**Text shown**
Sunday, September 05, 1999
Republicans salivating over council possibilities
BY HOWARD WILKINSON
The Cincinnati Enquirer
Republicans have been marking the days until this year's Cincinnati City Council election for eight years now.
The term limits law passed by Cincinnati voters in 1991 has given the GOP its best chance in three decades of capturing a majority on council in an increasingly Democratic city.
Two Democrats Mayor Roxanne Qualls and Tyrone Yates have served four two-year terms and can't run again.
That leaves two open seats that the Republicans could pick up and add to their three incumbent members to form a majority on the nine-member city council for the first time in 30 years.
That's our goal at least five members of council, said Hamilton County GOP chairman H.C. Buck Niehoff. And this year is our best chance.
This election, said Hamilton County Democratic co-chairman Tim Burke, is why Republicans created the term limits law eight years ago.
They've been waiting for this for a long time, Mr. Burke said.
Back then, it was Republican council candidate Nick Vehr, an appointed council member, who pushed the charter amendment for term limits, with the enthusiastic backing of the Republican Party. In 1991, Cincinnati voters passed the law while at the same time kicking Mr. Vehr out of office.
Since then, Democrats have held the majority on City Council, although they have only rarely worked together on issues.
This time, though, there are two open seats and two seats held by appointed council members who lost the only other times they have been on the ballot Jim Tarbell, the only Charter Committee council member, and Paul Booth, a Democrat who may be removed from the ballot if Republicans prove that he still lives in Amberley Village.
This is also the last election under the present electoral system.
In May, Cincinnati voters approved a charter amendment that will, in 2001, create an election for a mayor with enhanced powers. Since 1987, Cincinnati's mayor has been the candidate who finished first in the council field race election.
As a result, a number of Republican and Democratic council candidates who are considered long-shots to win in 1999 will almost certainly be back in 2001 when the mayor's race is taken out of the council election mix.

**Required action 1**
Using the article on the Cincinnati council election, decide for each statement whether it agrees with the article, and answer yes or no with the deciding words quoted: (a) Cincinnati voters passed the term limits law in 1991. (b) Nick Vehr kept his council seat in 1991. (c) The election for a mayor with enhanced powers will first take place in 1999.
**Required action 2**
Please extract the part of the article on the Cincinnati council election from "They've been waiting" to "out of office.".
This material comes from a separate source.

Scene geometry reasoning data
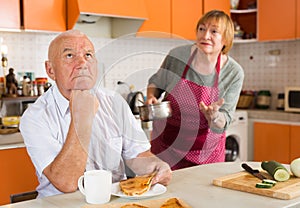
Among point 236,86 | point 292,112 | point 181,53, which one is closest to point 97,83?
point 181,53

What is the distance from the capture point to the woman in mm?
1732

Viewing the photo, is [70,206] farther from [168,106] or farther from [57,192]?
[168,106]

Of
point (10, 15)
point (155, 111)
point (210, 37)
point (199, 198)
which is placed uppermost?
point (10, 15)

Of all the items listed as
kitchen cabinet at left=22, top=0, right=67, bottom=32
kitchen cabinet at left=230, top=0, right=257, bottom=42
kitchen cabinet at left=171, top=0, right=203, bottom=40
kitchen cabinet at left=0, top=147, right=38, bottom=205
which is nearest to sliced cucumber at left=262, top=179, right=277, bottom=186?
kitchen cabinet at left=0, top=147, right=38, bottom=205

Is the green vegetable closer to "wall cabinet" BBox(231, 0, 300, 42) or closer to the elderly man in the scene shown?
the elderly man

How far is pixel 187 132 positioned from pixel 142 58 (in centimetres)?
48

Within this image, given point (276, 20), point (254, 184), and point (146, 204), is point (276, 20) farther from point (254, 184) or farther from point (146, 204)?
point (146, 204)

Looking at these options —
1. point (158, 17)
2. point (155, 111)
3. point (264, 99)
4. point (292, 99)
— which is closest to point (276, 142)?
point (292, 99)

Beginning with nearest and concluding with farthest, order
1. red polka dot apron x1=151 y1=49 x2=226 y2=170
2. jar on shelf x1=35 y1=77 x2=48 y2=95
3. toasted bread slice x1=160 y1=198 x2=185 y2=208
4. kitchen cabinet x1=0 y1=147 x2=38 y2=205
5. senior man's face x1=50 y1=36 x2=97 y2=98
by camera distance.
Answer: toasted bread slice x1=160 y1=198 x2=185 y2=208 → senior man's face x1=50 y1=36 x2=97 y2=98 → red polka dot apron x1=151 y1=49 x2=226 y2=170 → kitchen cabinet x1=0 y1=147 x2=38 y2=205 → jar on shelf x1=35 y1=77 x2=48 y2=95

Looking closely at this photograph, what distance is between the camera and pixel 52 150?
4.80ft

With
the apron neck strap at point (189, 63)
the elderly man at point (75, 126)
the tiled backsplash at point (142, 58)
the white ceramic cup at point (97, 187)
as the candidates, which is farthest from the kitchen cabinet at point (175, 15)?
the white ceramic cup at point (97, 187)

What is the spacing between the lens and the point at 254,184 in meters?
1.40

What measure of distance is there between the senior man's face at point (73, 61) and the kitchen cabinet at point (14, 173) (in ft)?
4.48

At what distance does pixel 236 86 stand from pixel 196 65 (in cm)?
41
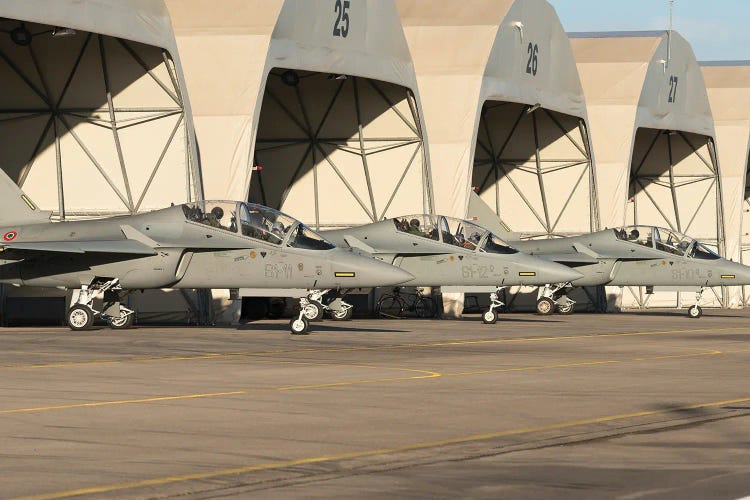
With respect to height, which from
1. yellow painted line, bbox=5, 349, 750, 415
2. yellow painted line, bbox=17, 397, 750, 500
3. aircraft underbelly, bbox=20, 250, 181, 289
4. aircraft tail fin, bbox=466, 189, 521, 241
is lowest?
yellow painted line, bbox=17, 397, 750, 500

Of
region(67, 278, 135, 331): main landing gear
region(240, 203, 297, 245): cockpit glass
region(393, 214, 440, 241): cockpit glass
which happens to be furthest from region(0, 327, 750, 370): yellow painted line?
region(67, 278, 135, 331): main landing gear

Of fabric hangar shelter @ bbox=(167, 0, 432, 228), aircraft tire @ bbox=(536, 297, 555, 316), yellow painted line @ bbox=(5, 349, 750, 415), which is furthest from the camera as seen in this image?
aircraft tire @ bbox=(536, 297, 555, 316)

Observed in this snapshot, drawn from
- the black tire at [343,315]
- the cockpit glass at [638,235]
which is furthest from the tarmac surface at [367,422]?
the cockpit glass at [638,235]

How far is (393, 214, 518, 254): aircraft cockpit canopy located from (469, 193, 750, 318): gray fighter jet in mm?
6722

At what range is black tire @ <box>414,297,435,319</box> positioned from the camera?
37.1 meters

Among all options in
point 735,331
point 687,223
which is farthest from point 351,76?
point 687,223

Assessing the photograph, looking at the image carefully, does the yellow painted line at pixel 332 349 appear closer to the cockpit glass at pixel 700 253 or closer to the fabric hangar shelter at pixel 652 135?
the cockpit glass at pixel 700 253

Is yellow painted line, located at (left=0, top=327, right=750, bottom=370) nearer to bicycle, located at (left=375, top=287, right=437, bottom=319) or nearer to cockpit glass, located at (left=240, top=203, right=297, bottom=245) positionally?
cockpit glass, located at (left=240, top=203, right=297, bottom=245)

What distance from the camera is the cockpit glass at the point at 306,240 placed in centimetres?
2464

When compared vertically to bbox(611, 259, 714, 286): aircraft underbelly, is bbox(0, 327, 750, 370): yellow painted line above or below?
below

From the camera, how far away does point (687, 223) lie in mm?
55281

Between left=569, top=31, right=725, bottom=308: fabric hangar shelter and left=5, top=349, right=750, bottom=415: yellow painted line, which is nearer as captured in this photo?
left=5, top=349, right=750, bottom=415: yellow painted line

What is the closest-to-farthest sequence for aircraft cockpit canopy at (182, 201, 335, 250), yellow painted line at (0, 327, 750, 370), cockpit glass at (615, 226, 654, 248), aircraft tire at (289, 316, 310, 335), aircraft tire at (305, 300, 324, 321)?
1. yellow painted line at (0, 327, 750, 370)
2. aircraft tire at (289, 316, 310, 335)
3. aircraft cockpit canopy at (182, 201, 335, 250)
4. aircraft tire at (305, 300, 324, 321)
5. cockpit glass at (615, 226, 654, 248)

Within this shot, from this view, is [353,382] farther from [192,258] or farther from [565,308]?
[565,308]
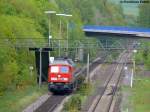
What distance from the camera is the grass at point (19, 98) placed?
137 feet

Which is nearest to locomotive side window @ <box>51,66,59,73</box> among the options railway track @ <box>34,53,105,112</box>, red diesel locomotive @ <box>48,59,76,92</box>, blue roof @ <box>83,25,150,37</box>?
red diesel locomotive @ <box>48,59,76,92</box>

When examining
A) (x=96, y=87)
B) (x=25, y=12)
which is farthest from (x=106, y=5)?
(x=96, y=87)

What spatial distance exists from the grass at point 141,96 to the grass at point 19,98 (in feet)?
25.9

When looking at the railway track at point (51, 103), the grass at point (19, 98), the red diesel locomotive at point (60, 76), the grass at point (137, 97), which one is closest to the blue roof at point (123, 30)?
the grass at point (137, 97)

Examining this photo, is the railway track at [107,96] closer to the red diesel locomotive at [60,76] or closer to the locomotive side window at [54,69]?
the red diesel locomotive at [60,76]

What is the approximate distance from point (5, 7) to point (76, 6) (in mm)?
62223

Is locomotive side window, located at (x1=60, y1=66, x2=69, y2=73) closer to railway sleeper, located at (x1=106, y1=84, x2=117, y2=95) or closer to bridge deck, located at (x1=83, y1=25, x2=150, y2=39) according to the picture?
railway sleeper, located at (x1=106, y1=84, x2=117, y2=95)

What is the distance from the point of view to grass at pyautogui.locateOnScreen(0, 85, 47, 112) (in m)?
41.9

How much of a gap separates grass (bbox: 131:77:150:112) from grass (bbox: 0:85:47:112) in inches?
311

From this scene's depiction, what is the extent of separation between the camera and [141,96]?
52438 mm

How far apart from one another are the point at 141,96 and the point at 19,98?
11.0 meters

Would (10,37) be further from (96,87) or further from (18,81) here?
(96,87)

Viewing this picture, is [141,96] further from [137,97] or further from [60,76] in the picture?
[60,76]

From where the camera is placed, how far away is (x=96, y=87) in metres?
63.0
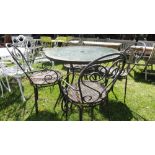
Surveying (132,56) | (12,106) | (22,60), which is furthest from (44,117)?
(132,56)

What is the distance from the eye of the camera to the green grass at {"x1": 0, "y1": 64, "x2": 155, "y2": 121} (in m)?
2.96

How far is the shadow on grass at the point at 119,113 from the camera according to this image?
2.94m

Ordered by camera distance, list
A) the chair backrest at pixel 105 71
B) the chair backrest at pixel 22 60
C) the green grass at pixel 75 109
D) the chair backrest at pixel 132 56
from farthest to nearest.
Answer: the chair backrest at pixel 132 56 < the green grass at pixel 75 109 < the chair backrest at pixel 22 60 < the chair backrest at pixel 105 71

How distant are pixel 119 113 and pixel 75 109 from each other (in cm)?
66

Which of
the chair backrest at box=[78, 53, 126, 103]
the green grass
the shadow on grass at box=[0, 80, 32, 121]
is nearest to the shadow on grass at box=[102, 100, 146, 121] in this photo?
the green grass

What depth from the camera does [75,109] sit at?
314 centimetres

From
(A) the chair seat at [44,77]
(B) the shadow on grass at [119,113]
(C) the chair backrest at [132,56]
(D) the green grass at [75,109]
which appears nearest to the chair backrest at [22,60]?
(A) the chair seat at [44,77]

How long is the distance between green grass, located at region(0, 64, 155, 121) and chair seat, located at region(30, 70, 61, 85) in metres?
0.50

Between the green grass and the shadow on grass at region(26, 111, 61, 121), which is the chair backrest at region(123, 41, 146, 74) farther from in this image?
the shadow on grass at region(26, 111, 61, 121)

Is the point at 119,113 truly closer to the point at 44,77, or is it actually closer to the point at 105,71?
the point at 105,71

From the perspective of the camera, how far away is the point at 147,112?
309 cm

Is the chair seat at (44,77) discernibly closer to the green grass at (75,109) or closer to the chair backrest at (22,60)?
the chair backrest at (22,60)
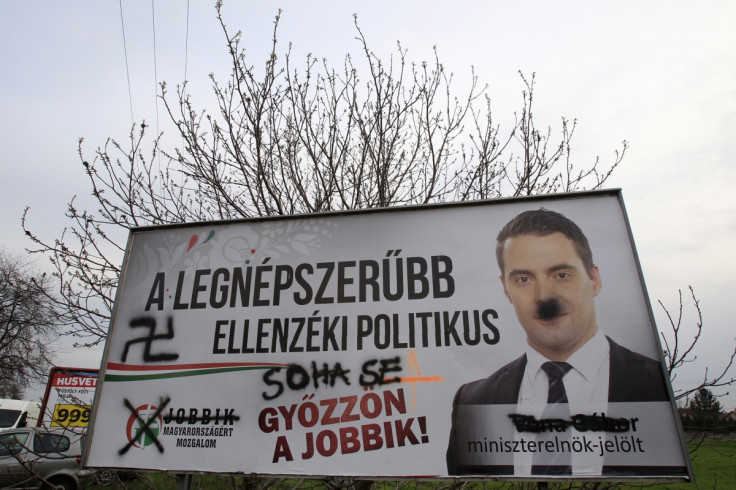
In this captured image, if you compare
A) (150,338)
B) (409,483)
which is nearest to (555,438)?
(409,483)

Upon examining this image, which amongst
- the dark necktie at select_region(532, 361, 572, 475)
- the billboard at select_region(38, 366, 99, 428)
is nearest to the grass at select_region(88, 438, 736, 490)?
the dark necktie at select_region(532, 361, 572, 475)

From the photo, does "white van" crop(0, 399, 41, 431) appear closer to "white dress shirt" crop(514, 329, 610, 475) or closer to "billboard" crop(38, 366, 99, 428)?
"billboard" crop(38, 366, 99, 428)

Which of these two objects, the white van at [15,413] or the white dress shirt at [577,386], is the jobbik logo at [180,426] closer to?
the white dress shirt at [577,386]

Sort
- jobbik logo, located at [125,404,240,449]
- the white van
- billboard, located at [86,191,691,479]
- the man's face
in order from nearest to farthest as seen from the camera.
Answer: billboard, located at [86,191,691,479] → the man's face → jobbik logo, located at [125,404,240,449] → the white van

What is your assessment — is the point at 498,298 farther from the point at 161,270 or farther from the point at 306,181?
the point at 306,181

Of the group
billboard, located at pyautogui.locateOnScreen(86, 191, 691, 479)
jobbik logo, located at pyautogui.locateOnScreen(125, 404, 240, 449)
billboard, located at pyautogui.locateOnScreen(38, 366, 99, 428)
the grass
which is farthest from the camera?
billboard, located at pyautogui.locateOnScreen(38, 366, 99, 428)

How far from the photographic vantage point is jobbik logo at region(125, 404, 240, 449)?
312 cm

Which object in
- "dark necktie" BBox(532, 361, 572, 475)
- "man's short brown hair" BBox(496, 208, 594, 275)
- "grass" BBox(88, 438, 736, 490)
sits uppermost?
"man's short brown hair" BBox(496, 208, 594, 275)

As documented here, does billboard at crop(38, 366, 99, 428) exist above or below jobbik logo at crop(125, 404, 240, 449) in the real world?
above

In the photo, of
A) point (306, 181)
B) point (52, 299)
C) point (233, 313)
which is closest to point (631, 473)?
point (233, 313)

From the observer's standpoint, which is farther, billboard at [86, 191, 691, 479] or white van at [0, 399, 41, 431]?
white van at [0, 399, 41, 431]

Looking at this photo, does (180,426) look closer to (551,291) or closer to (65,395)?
(551,291)

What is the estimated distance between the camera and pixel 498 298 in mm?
3127

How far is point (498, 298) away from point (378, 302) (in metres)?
0.89
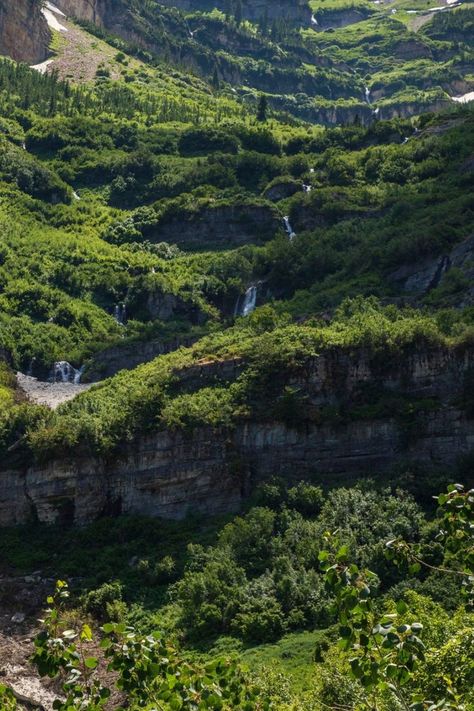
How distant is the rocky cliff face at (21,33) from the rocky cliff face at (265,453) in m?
127

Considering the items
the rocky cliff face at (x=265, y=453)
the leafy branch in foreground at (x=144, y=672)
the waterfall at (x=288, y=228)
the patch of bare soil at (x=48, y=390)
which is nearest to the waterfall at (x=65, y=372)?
→ the patch of bare soil at (x=48, y=390)

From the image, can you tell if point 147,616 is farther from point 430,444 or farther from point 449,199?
point 449,199

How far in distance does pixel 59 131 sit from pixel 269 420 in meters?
81.9

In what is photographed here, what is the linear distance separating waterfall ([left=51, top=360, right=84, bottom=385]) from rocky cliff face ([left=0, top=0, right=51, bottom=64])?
331 feet

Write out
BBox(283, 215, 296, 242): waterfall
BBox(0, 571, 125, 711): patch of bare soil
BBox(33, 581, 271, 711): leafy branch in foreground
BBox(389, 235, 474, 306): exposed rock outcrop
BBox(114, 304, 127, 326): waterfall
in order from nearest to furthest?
BBox(33, 581, 271, 711): leafy branch in foreground
BBox(0, 571, 125, 711): patch of bare soil
BBox(389, 235, 474, 306): exposed rock outcrop
BBox(114, 304, 127, 326): waterfall
BBox(283, 215, 296, 242): waterfall

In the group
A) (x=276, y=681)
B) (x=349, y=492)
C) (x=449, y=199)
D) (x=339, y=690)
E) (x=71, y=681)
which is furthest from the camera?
(x=449, y=199)

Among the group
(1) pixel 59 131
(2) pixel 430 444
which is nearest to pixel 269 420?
(2) pixel 430 444

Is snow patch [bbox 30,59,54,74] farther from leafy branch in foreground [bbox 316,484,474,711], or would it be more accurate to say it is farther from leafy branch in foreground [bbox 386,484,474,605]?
leafy branch in foreground [bbox 316,484,474,711]

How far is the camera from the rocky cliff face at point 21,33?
6909 inches

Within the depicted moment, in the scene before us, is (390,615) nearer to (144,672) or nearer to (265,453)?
(144,672)

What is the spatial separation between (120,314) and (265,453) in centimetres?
4063

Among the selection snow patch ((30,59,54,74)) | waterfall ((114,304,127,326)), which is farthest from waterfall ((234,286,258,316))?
snow patch ((30,59,54,74))

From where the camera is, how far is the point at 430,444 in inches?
2345

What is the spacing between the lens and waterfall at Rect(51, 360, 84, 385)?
8769 centimetres
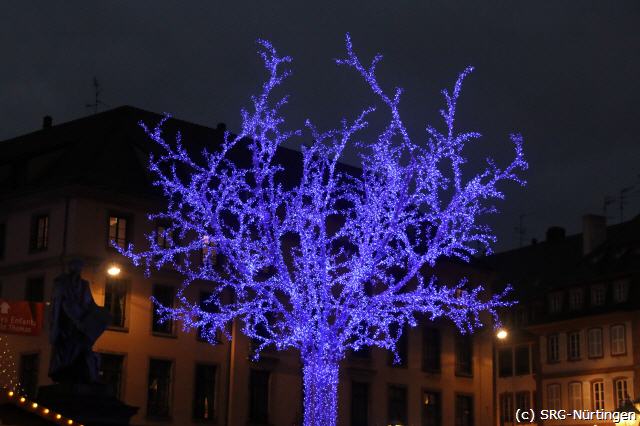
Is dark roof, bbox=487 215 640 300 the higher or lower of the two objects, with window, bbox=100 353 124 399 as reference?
higher

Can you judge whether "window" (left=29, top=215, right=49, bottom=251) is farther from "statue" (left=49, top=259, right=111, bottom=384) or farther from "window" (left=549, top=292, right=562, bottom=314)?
"window" (left=549, top=292, right=562, bottom=314)

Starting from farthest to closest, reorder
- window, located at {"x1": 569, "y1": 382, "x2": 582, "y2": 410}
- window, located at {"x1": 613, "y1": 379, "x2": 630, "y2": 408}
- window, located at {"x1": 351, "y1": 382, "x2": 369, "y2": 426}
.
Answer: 1. window, located at {"x1": 569, "y1": 382, "x2": 582, "y2": 410}
2. window, located at {"x1": 613, "y1": 379, "x2": 630, "y2": 408}
3. window, located at {"x1": 351, "y1": 382, "x2": 369, "y2": 426}

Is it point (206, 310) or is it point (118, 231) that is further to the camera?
point (206, 310)

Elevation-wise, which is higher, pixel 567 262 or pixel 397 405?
pixel 567 262

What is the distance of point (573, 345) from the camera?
63.3 metres

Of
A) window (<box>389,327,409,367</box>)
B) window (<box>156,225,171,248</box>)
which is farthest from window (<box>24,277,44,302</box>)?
window (<box>389,327,409,367</box>)

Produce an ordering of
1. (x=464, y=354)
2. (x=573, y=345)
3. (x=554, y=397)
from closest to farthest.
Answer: (x=464, y=354)
(x=573, y=345)
(x=554, y=397)

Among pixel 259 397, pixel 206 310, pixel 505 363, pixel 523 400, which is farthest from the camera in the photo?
pixel 505 363

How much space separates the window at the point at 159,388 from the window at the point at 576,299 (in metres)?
28.0

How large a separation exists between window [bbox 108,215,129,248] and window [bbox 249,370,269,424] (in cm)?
715

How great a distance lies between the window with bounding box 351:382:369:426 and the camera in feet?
159

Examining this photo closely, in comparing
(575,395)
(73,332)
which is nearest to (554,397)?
(575,395)

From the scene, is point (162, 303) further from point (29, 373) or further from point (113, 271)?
point (29, 373)

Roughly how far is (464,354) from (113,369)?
1883cm
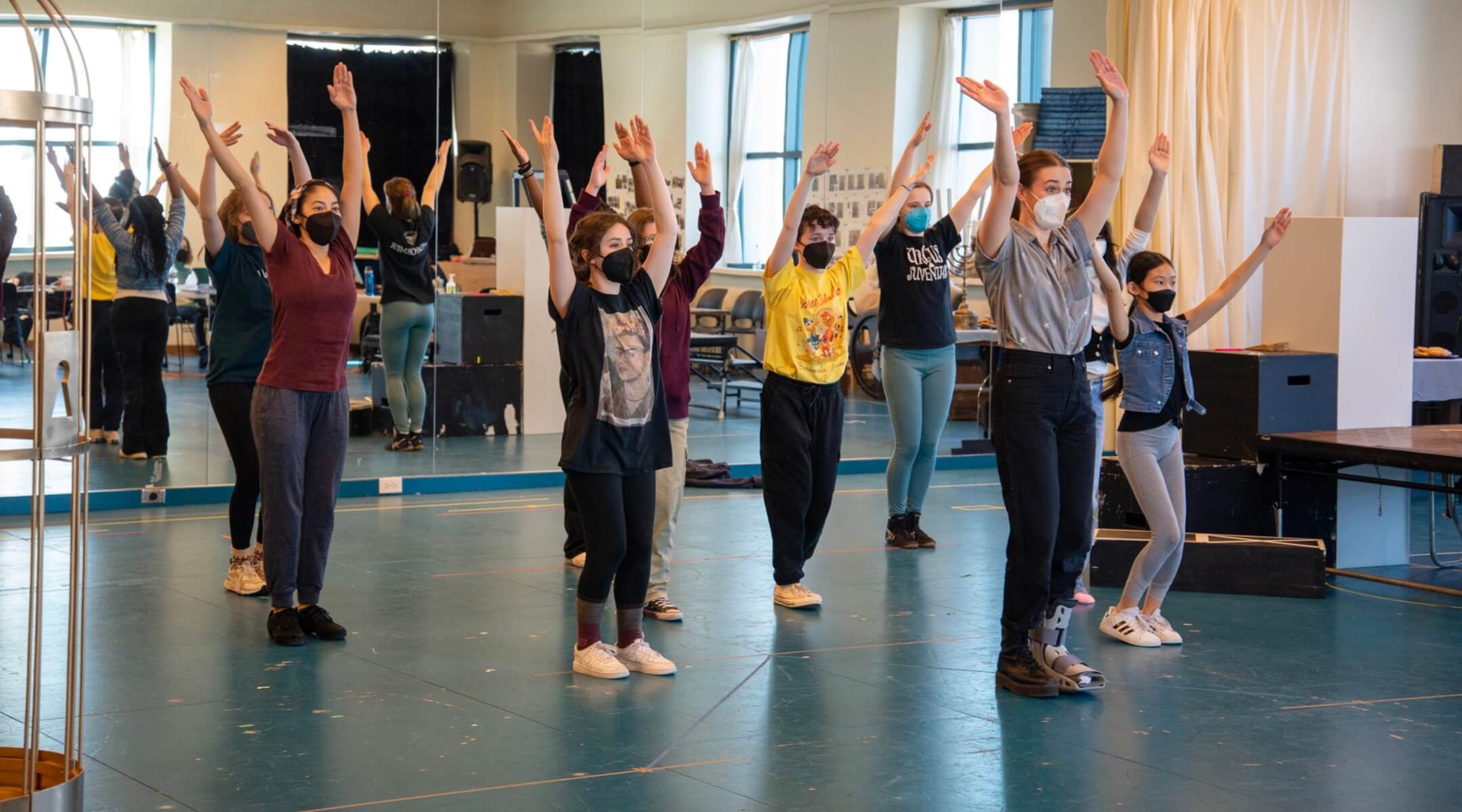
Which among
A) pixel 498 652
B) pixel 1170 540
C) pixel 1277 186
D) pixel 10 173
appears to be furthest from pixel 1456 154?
pixel 10 173

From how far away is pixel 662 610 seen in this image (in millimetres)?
5406

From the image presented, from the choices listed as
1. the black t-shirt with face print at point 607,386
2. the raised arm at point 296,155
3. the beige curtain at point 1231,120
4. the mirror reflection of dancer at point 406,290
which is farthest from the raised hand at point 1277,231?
the mirror reflection of dancer at point 406,290

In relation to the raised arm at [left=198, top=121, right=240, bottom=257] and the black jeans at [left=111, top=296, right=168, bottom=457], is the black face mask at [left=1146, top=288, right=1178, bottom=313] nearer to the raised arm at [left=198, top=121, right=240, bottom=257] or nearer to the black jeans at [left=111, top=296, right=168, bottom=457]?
the raised arm at [left=198, top=121, right=240, bottom=257]

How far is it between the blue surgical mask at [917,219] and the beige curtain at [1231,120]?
10.8ft

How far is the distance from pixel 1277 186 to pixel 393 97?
5434 mm

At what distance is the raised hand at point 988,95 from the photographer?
4078mm

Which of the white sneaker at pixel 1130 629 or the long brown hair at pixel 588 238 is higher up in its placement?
the long brown hair at pixel 588 238

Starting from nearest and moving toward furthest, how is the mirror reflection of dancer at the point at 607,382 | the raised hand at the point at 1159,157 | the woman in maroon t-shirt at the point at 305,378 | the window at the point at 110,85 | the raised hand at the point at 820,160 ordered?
the mirror reflection of dancer at the point at 607,382
the raised hand at the point at 1159,157
the woman in maroon t-shirt at the point at 305,378
the raised hand at the point at 820,160
the window at the point at 110,85

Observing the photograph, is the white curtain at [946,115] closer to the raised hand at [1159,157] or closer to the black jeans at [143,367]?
the black jeans at [143,367]

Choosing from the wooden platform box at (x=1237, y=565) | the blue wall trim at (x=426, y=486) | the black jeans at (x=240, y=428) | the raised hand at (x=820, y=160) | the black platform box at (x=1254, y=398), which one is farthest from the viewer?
the blue wall trim at (x=426, y=486)

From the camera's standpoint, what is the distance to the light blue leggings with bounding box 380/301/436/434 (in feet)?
28.1

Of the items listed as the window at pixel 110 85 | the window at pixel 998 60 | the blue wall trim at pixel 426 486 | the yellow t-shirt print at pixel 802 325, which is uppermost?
the window at pixel 998 60

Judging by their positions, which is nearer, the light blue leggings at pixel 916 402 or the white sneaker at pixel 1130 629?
the white sneaker at pixel 1130 629

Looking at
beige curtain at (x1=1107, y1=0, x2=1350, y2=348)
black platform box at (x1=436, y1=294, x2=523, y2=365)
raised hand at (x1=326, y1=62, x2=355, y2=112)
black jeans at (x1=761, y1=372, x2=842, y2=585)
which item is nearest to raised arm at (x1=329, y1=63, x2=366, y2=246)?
raised hand at (x1=326, y1=62, x2=355, y2=112)
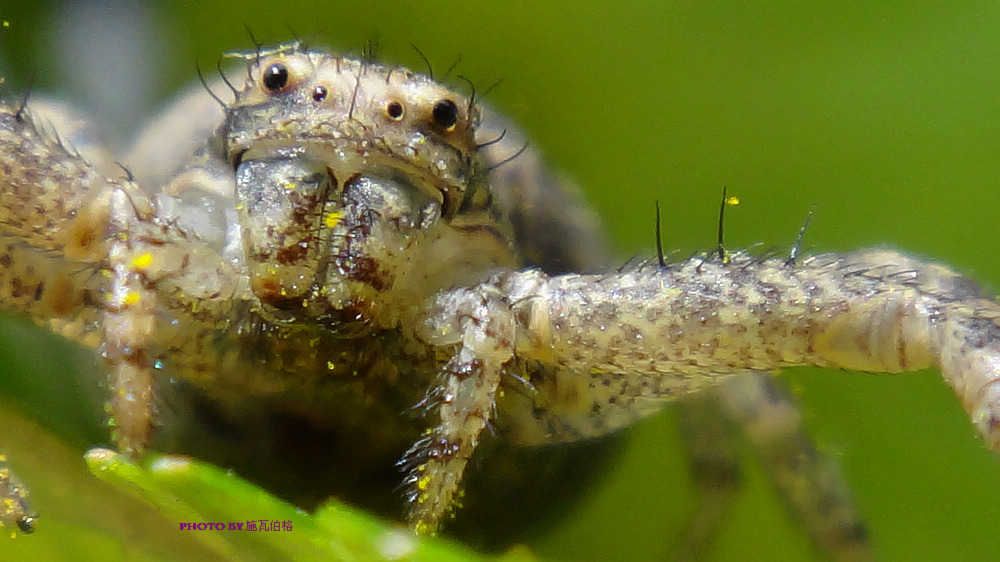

**Task solution 1**
(a) Yes: "The term limits law passed by Cincinnati voters in 1991"
(b) No: "In 1991, Cincinnati voters passed the law while at the same time kicking Mr. Vehr out of office."
(c) No: "will, in 2001, create an election for a mayor with enhanced powers"

**Task solution 2**
They've been waiting for this for a long time, Mr. Burke said.
Back then, it was Republican council candidate Nick Vehr, an appointed council member, who pushed the charter amendment for term limits, with the enthusiastic backing of the Republican Party. In 1991, Cincinnati voters passed the law while at the same time kicking Mr. Vehr out of office.